IMFニュース・ブリーフス

バルカン諸国の労働安全衛生改善

健康は売り物でない――健康は守るべき基本的権利である。

サラエボ2010年6月29日から7月1日までボスニア・ヘルツェゴビナのサラエボで、旧ユーゴスラビアの加盟組織を対象とするIMF労働安全衛生プロジェクトの最終第3段階が実施された。2008年にセルビアのベオグラードで開始されたこのプロジェクトは、鉄鋼部門と非鉄金属部門を標的にしている。この2つの部門は地域の金属労組と特に関連性があり、業務災害や職業病が多発している。その大きな原因は、適切な訓練が行われず、安全衛生上の危険に対する認識が不足していることだ。このプロジェクトは、労働組合開発協力機関(ISCOD)を通してスペイン開発協力局(AECID)の支援を受けており、スペインのIMF加盟組織MCA-UGTと緊密に協力して実施されている。

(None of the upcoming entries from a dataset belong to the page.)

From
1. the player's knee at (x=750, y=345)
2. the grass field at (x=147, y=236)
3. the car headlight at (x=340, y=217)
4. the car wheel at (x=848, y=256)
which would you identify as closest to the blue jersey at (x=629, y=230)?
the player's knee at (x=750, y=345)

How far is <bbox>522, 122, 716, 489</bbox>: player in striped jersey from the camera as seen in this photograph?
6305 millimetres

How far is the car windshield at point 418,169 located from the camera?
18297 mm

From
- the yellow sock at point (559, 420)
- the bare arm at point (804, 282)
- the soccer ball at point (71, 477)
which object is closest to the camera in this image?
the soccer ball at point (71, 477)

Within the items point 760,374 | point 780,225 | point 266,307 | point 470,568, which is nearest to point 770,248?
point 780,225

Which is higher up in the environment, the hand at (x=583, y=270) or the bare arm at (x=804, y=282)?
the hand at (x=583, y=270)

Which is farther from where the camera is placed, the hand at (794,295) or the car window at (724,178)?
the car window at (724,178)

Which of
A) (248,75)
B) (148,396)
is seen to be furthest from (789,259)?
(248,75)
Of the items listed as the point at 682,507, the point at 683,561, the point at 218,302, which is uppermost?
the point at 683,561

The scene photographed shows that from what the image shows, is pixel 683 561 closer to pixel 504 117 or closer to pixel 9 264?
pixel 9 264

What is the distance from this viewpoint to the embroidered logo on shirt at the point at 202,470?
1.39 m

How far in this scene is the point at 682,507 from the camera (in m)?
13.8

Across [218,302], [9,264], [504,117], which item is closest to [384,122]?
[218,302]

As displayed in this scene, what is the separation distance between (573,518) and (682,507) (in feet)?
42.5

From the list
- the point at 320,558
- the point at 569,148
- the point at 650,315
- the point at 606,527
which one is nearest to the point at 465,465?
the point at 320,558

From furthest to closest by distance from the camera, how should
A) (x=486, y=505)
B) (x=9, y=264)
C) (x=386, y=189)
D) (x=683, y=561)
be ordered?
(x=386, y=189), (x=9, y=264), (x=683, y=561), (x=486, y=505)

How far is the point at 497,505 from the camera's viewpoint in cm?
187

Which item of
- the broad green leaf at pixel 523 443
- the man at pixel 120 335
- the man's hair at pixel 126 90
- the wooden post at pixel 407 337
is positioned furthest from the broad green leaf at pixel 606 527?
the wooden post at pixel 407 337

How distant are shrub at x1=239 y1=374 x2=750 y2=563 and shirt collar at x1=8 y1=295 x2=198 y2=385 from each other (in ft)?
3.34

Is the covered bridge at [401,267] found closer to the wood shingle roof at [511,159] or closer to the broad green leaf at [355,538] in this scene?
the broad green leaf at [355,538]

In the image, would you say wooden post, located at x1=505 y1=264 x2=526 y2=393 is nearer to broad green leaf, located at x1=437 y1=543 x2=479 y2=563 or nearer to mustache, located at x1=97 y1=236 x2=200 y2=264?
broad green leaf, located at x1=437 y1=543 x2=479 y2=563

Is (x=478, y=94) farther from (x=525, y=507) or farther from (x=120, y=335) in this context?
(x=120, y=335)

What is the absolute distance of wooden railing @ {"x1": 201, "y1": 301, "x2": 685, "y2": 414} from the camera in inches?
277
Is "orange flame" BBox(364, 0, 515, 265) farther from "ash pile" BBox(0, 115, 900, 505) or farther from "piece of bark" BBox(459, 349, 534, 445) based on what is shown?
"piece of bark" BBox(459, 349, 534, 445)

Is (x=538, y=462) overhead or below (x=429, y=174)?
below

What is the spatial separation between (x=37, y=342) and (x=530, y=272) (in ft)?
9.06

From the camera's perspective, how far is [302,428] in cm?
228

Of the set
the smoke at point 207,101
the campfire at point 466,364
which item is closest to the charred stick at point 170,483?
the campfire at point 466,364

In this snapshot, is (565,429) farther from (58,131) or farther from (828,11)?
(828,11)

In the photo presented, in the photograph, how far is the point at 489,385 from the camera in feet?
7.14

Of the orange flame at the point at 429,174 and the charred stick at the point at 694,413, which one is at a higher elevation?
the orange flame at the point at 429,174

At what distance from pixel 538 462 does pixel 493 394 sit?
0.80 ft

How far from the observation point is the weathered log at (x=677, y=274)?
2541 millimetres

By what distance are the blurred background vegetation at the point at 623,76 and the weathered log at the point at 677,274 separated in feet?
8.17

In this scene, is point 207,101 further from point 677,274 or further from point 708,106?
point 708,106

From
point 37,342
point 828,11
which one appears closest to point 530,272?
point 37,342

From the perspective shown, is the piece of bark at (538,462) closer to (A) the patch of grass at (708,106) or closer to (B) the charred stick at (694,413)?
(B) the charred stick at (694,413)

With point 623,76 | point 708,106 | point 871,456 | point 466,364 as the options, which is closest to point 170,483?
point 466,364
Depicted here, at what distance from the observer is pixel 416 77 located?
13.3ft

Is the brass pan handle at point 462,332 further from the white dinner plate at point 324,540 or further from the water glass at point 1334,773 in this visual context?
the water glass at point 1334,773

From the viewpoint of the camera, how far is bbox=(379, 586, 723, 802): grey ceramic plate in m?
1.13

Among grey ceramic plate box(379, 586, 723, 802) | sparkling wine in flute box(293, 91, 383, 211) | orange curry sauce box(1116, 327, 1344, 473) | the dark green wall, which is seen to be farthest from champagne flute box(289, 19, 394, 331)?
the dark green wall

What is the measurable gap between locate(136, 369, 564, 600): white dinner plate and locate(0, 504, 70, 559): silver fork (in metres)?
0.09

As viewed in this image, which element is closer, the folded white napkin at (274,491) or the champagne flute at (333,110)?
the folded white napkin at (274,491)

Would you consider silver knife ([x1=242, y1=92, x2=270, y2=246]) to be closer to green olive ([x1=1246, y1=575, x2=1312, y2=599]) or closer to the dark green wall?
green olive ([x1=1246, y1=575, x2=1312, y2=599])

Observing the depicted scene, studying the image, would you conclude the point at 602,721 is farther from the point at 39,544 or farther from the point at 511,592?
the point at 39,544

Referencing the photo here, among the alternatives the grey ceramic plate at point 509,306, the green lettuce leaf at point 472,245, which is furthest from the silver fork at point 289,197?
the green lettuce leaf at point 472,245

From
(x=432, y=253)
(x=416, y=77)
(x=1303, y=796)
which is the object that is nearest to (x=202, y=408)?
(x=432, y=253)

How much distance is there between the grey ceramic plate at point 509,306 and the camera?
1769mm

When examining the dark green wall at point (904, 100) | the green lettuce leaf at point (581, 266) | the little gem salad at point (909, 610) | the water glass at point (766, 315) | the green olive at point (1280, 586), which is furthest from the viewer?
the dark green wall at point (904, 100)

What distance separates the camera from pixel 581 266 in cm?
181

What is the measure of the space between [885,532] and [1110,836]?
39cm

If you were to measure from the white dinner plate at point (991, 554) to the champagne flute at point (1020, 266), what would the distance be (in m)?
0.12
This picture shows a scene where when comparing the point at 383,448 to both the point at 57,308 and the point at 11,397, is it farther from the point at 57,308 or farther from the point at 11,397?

このプロジェクトは、3回のセミナーのテーマとなった3大活動分野を中心に構成された。すなわち、(a)法的枠組みと労働安全衛生基準、(b)リスク分析・防止技術、(c)3回目のセミナーの主なテーマとなった社会的対話と団体交渉である。

スペイン政府とクロアチア政府、それにスペインの鉄鋼団体UNESIDの代表が、社会的対話と団体交渉の発展に関する円卓会議に参加し、労働安全衛生の分野で集団的な要求を推し進めるための基礎を作った。リスク防止手段として、活動的・効果的な安全衛生委員会と労働者の健康の継続的監視の重要性が、特に強調された。参加者は、カリキュラムの一環として行われたグループワーク活動で交流することができた。

セミナーの1つのセッションでは、地域全体で予防政策の弱点として特に確認されている労働監督を取り上げた。スペイン、ボスニア・ヘルツェゴビナ、ILOブダペスト事務所および欧州労働組合研究所の専門家が啓発的なプレゼンテーションを行い、地域において労働監督の効果・影響を強化し、より予防重視の組織を目指す必要があることについて、全国・欧州・国際レベルの考え方を示した。

IMFはアクション・プログラム2009-2013実施の一環として、労働組合の強化を視野に入れて、地域での労働安全衛生活動の発展を引き続き促進する。それによって労働組合が、安全衛生訓練を実施するとともに、より安全でより良い職場に基づく組織化戦略を策定するために、全国・企業レベルで取り組めるよう支援していく。プロジェクトの過程で現地語の資料を作成し、この地域で労働組合の目標を促進するための情報・教育手段として利用する予定である。
健康は売り物ではない。健康は守るべき基本的権利である。これは地域における労働組合行動・キャンペーンの主なスローガンとなっており、さらに推し進める必要がある。